Jak zbić fortunę sprzedając coś, czego teoretycznie sprzedać nie można? Pewien Amerykanin, 20 lat temu nie miał nic: żadnych rzeczy, które mógłby sprzedać, żadnych nieruchomości, żadnych perspektyw i w dodatku rozwód na głowie. Miał jednak pomysł, dzięki któremu teraz jest mlionerem...

Pomyślałem, że gdybym miał dużo nieruchomości, poszedłbym do banku, wziął kredyt, przeprowadził do Los Angeles i zaczął karierę jako aktor. Wyjrzałem przez okno auta, zobaczyłem księżyc i pomyślałem - oto moje nieruchomości - mówi Dennis Hope.

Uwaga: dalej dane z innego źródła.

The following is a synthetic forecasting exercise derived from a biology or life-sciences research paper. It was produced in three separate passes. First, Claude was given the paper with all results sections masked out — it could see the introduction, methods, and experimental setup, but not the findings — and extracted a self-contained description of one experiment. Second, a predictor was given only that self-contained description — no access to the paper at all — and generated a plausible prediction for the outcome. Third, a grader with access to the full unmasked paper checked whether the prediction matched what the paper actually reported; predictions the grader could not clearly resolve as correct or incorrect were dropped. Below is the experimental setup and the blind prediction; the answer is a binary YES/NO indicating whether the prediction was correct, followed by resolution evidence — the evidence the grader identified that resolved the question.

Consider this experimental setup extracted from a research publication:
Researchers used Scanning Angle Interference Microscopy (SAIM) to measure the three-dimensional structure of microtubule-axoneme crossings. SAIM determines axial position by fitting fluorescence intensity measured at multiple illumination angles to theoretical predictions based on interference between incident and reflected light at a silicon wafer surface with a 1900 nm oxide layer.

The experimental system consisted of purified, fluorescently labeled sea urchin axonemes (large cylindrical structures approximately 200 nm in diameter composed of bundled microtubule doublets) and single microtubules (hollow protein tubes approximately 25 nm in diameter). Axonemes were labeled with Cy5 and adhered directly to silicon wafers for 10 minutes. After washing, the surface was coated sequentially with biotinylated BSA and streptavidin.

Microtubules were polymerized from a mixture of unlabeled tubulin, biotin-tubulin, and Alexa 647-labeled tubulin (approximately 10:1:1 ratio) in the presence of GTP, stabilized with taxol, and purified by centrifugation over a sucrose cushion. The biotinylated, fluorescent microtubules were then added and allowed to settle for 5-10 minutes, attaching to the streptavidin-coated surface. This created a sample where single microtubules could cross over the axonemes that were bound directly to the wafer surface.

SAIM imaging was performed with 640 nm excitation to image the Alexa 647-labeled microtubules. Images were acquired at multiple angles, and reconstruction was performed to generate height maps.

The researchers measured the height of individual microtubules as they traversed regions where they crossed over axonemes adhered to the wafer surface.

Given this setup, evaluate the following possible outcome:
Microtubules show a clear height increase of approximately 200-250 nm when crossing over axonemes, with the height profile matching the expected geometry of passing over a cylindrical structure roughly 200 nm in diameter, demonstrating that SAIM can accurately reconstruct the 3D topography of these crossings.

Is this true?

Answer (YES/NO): YES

Onzetowski traktat z 1967 roku zakazuje wszystkim państwom i narodom posiadania czy kontrolowania terytorium we wszechświecie. Traktat ani słowem jednak nie wspomina o ....osobach indywidualnych. I tę właśnie lukę prawną wykorzystał Dennis Hope roszcząc sobie prawa do każdego metra na Księżycu, Marsie, czy Wenus:

Mimo że sprzedaję, wciąż jestem właścicielem ponad dziewięciu i pół miliarda akrów na księżycu. Do mnie należy też niemal cały Mars - za wyjątkiem zaledwie stu siedemdziesięciu pięciu milionów akrów. Niemal cała Wenus i prawie calusieńki księżyc Jo. Poza tym oczywiście wszystkie działki na niemal wszystkich pozostałych planetach układu słonecznego. Mam więc mnóstwo nieruchomości - także do sprzedaży.

W niespełna 20 lat Hope zarobił na sprzedaży kosmicznych działek ponad 6 milionów dolarów.